A lot of the points the author is making in favor of HTML5 are simply not
true.

No Compiling - Languages like flash can build while you and work and compile
in under 5 seconds. This is also not a compelling reason to choose a platform,
and no intelligent person has ever chosen a platform based on how fast it
compiles.

Easy Testing - HTML5 is no easier to test than anything else. Perhaps having
to connect a device to test would be an exception. Simply not true.

It's not a plugin - This is irrelevant. If we're talking about browsers, flash
has more penetration than HTML5 does right now. So which is worse -- a plugin
that 99% of PC users already have, or an executable installer that needs to be
run in order to update or change to a browser that supports canvas?

• _Data excerpt_:
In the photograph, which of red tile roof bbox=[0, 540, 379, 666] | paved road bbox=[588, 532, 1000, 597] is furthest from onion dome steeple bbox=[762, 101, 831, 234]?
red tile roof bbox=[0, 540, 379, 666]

• _Complete the following_:
1. Output the passage of the comment on HTML5 between "It's not a plugin" and "that supports canvas?", inclusive.
2. Answer these questions about the comment on HTML5:
(a) In how many seconds does the comment say languages like Flash can compile?
(b) What share of PC users does the comment say already have the plugin?
(c) How does the comment say HTML5 compares with anything else for ease of testing?
3. Write the next part of the comment on HTML5, continuing from its last sentence.

• _Answers to the problems_:
1.
It's not a plugin - This is irrelevant. If we're talking about browsers, flash
has more penetration than HTML5 does right now. So which is worse -- a plugin
that 99% of PC users already have, or an executable installer that needs to be
run in order to update or change to a browser that supports canvas?

2.
(a) Under 5 seconds.
(b) 99%.
(c) It is no easier to test than anything else.

3.
You can rapidly prototype with many languages. I am not arguing against HTML5
at all. Infact, I believe it is probably the future of casual web games. I am
only arguing against this poorly written article. The author actually claims
that HTML5 is better because of the "hype" around it. Give me a break.

The only final thing I will say is that javascript is a shitty language to
write anything like a big game in. If you know anything about CS fundamentals,
then you can't refute this fact.

------
tomjen3
I have to call bullshit -- he could have made those games in Unity3D and
gotten a better environment and better (and more extensive) math libraries.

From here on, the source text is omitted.